In general, mothers-to-be should always consider consuming fermented foods containing live microorganisms with the appropriate precautions.
Kefir has a long list of positive effects that will benefit both the mum and her unborn baby. Still, it is a good idea for pregnant women to begin taking Kefir carefully, starting with small quantities, and gradually increase intake to the recommended amount of two glasses of Kefir a day (about 0.5 liters or 17 oz).
While homemade Kefir is always recommended compared to commercially available Kefir, pregnant women should never be tempted to consume homemade Kefir made of unpasteurized (or “raw”) milk. Raw milk can contain harmful bacteria that will survive fermentation and may cause severe diseases.
Beyond these very few precautions, however, milk kefir is considered not only safe, but very beneficial during pregnancy.
Kefir balances the immune system, controls the appetite, and contains vitamin A, C, B1, B2, and PP. All these beneficial properties of Kefir explain the positive answer medical experts usually give when asked if Kefir is suitable for pregnant women.
Beyond its undoubtful powers as a potent probiotic, Kefir has also been found to reduce the risk of:
1. Preeclampsia. According to a study by the Norwegian Institute of Public Health, daily consumption of a milk-based probiotic significantly reduces the risk of the condition.
2. Gestational diabetes. That is due to the ability of beneficial bacteria to lower blood sugar levels.
3. Increased blood pressure during pregnancy by decreasing the overall cholesterol levels in the body.
4. Intrauterine restriction of fetal growth. Probiotics help reduce C-reactive protein, whose elevated levels are often associated with low birth weight.
5. Problems with baby’s skin. Suppose probiotic bacteria dominate the mother’s body. In that case, she will pass them on to the baby during pregnancy and later through breast milk, thus preventing it from developing various variants of dermatitis.

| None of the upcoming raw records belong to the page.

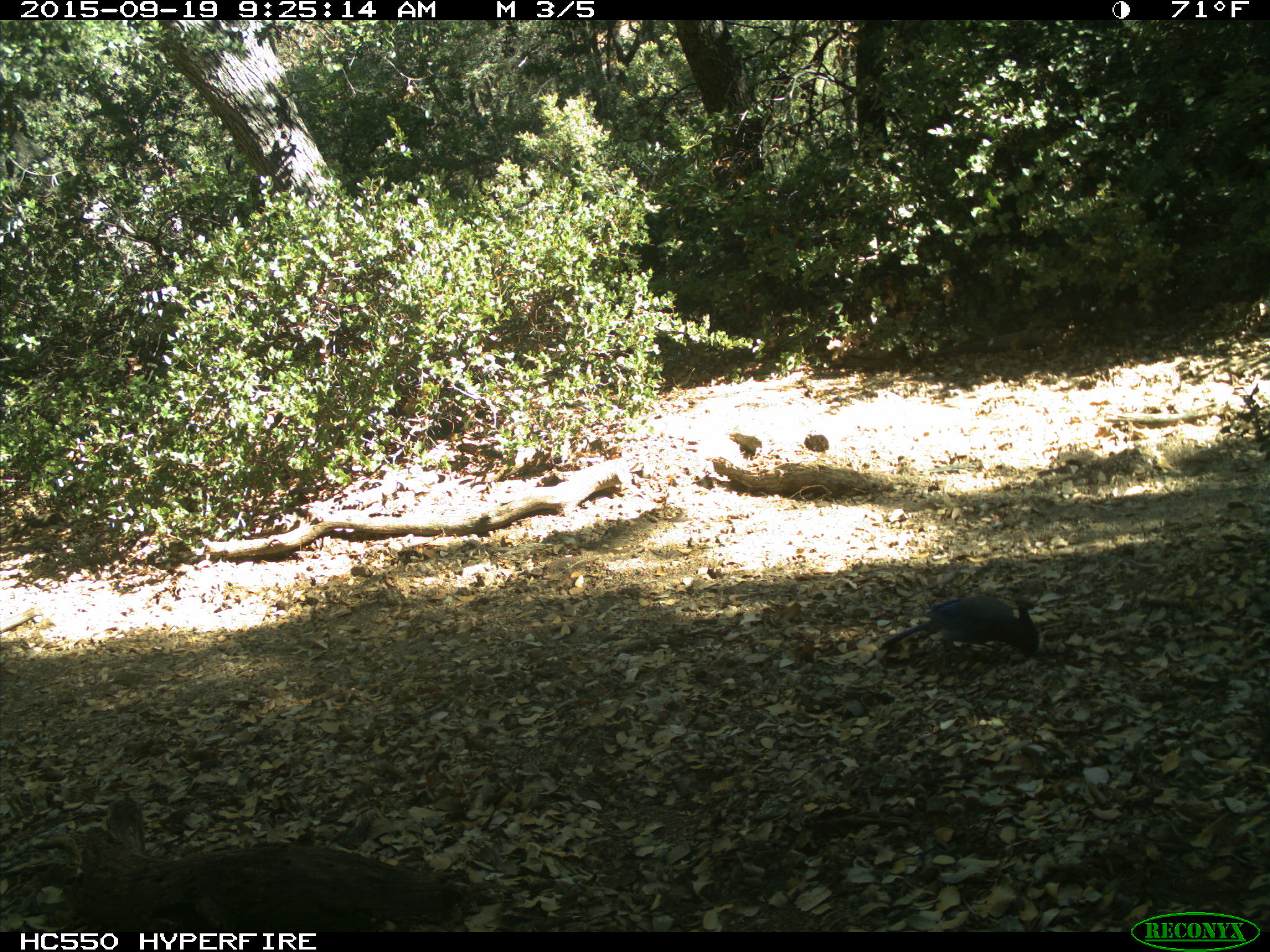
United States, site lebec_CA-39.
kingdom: Animalia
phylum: Chordata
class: Aves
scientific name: Aves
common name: birds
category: unidentified bird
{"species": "unidentified bird (birds) (Aves)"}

And a final warning: since the use of probiotic foods is in general considered safe during pregnancy, there is one probiotic drink that is NOT considered safe for expecting mothers, and this is kombucha. The problem with kombucha is the higher risk of contamination hidden in the way kombucha is prepared.
The fermentation of kombucha may last up to 10 or even more days! During this prolonged fermentation, the risks of contamination with unwanted bacteria or even molds are considered unacceptably high for pregnant women. So, kombucha is most probably the only probiotic food that is not regarded as safe during pregnancy.